- _GIVEN PROBLEM 1_
Summarize the blog post below in two sentences.

- _ARTICLE_
====================

AI on mobile: Powering your field force - Part 3 o...

Sumin · ‎05-24-2022

Building deep learning model within SAP BTP

Dear readers,

This is a blog series from the Meter Reading project and we attempted to discover the possibilities for ML models in a web browser. This long journey has provided many lessons learned in terms of deep learning and deployment in web browsers. As a beginner in computer vision, I would like to share the lessons I learned from this project. I would like to special thank you for our project members - aditi.arora16, vriddhishetty, gunteralbrecht, anoop.mittal Roopa Prabhu Nagavara,, namagupta and S, Deepak Chethan.

In the previous AI on mobile: Powering your field force – Part 2 of 5, anoop.mittal, we read about the high-level overview on basic design principles.

Then, how can we extract digits from a captured image📷 ?

We can build the deep learning model on the SAP Data Intelligence and write the model to the SAP HANA Cloud. To build the deep learning model for digit recognition, we have five steps as follows. Are you ready to start meter reading journey with SAP BTP?

Understand Scenarios

In this posting, we will build the deep learning model with the meter reading scenario on SAP BTP.

Automatic Meter Reading (AMR) is a technology that automatically collects consumption and status data from a water meter or energy metering devices (gas, electric).

AMR has a two-step approach for object detection and object recognition. Region of interest (ROI) is the detection of digits, and many studies have adopted YOLO, a CNN-based object detection system, to detect digits.

In this scenario, we developed a front-end application with a bounded region that captures a region of interest (ROI), thus we decided to consider only an object recognition approach. For the object recognition, we used a deep learning model, which is part of a broader machine learning model using neural network in the SAP BTP ecosystem.

Check Requirements

python == 3.7.0

tensorflow==2.5.0

opencv-python == 4.5.5.62

numpy==1.19.5

import os

import numpy as np

import tensorflow as tf

from tensorflow import keras

from tensorflow.keras import layers

from tensorflow.keras.layers import LSTM #python ==3.7 mandatory, (python==3.8.12, not mandatory)

from PIL import ImageFont, ImageOps, Image

import json 

import cv2

import random 

from hdfs import InsecureClient

import io

from io import BytesIO

from PIL import Image

# Converting to TFLite

from tensorflow import lite

Create Training Pipeline

SAP Data Intelligence

We used SAP Data Intelligence for training pipeline and used Python Producer template in SAP Data Intelligence.

====================

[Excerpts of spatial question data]
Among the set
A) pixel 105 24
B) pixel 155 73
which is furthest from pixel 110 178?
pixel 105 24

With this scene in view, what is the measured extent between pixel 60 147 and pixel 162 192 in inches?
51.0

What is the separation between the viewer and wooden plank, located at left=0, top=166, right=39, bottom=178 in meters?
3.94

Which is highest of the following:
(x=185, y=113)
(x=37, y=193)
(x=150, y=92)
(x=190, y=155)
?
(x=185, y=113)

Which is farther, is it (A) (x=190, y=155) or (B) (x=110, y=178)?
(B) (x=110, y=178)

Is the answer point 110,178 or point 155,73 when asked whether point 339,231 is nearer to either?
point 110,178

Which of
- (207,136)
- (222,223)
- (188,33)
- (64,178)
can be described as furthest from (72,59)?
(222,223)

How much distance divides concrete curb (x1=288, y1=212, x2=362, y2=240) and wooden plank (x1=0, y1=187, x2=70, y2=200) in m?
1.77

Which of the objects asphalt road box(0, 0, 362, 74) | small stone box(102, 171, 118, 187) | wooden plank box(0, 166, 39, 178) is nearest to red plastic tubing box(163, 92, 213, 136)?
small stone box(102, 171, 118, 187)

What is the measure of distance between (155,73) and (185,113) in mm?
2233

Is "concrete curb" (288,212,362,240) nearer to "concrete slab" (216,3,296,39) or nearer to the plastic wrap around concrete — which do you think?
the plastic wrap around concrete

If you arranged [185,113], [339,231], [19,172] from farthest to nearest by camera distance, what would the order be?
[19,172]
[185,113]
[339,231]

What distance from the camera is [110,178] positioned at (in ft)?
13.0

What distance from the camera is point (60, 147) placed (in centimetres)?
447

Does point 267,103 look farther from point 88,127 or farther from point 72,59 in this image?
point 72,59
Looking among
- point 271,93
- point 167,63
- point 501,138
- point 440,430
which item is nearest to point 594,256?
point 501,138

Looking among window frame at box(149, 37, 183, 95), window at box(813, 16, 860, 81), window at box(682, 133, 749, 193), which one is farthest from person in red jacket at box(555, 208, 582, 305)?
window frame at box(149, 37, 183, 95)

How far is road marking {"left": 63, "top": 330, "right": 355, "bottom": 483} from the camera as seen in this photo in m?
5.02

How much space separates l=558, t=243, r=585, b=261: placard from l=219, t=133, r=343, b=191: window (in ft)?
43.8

====================

- _GIVEN PROBLEM 2_
Count the lines in the entries above that contain the string "pixel", treating case as significant, and give only the number.

- _EXERCISE RESULT 1_
This blog post, from a series on the Meter Reading project, describes how a deep learning model for recognizing digits in captured meter images can be built on SAP Data Intelligence and written to SAP HANA Cloud within SAP BTP. Because the front-end application captures a bounded region of interest, the team used only an object recognition approach rather than the two-step detection and recognition approach of Automatic Meter Reading, and the post lists the required Python packages and versions before noting that the training pipeline used the Python Producer template in SAP Data Intelligence.

- _EXERCISE RESULT 2_
5